* [Work to complete]
Each line of the material below is to be written out exactly. Leave out any picture.

* [Collected material]
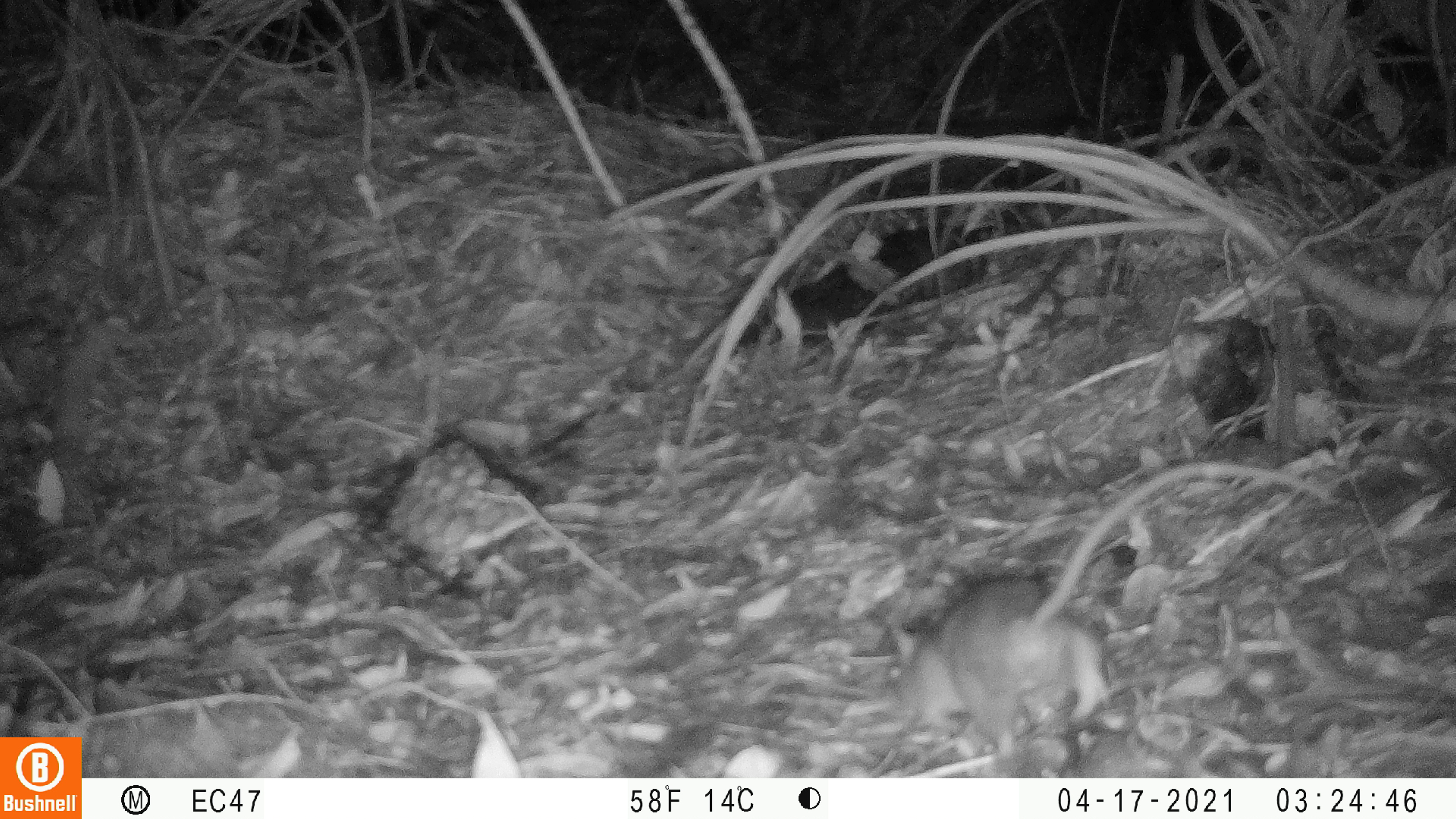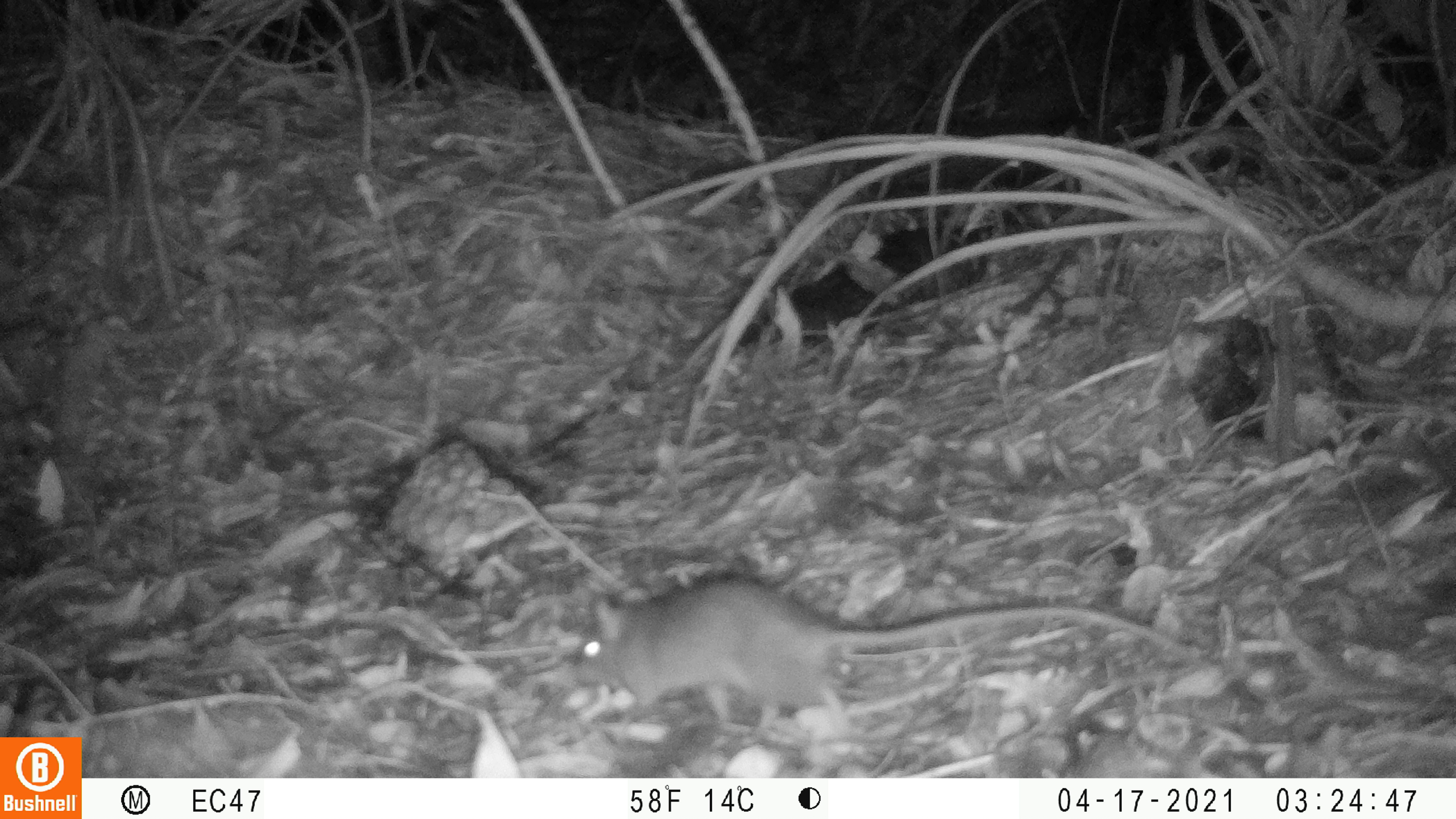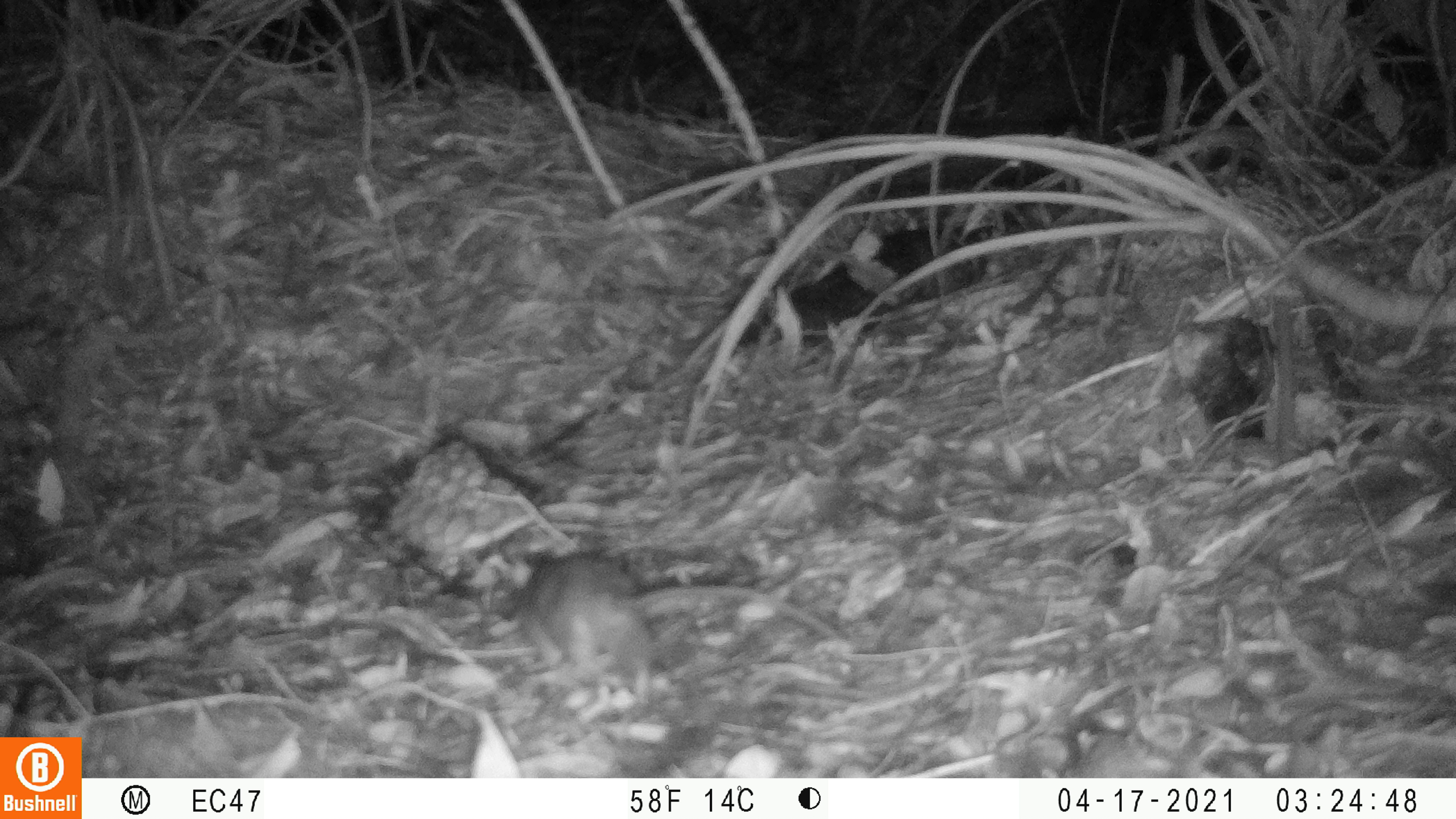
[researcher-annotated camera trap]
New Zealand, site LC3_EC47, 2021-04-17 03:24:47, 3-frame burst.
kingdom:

* [Output of the task]
[researcher-annotated camera trap]
New Zealand, site LC3_EC47, 2021-04-17 03:24:47, 3-frame burst.
kingdom:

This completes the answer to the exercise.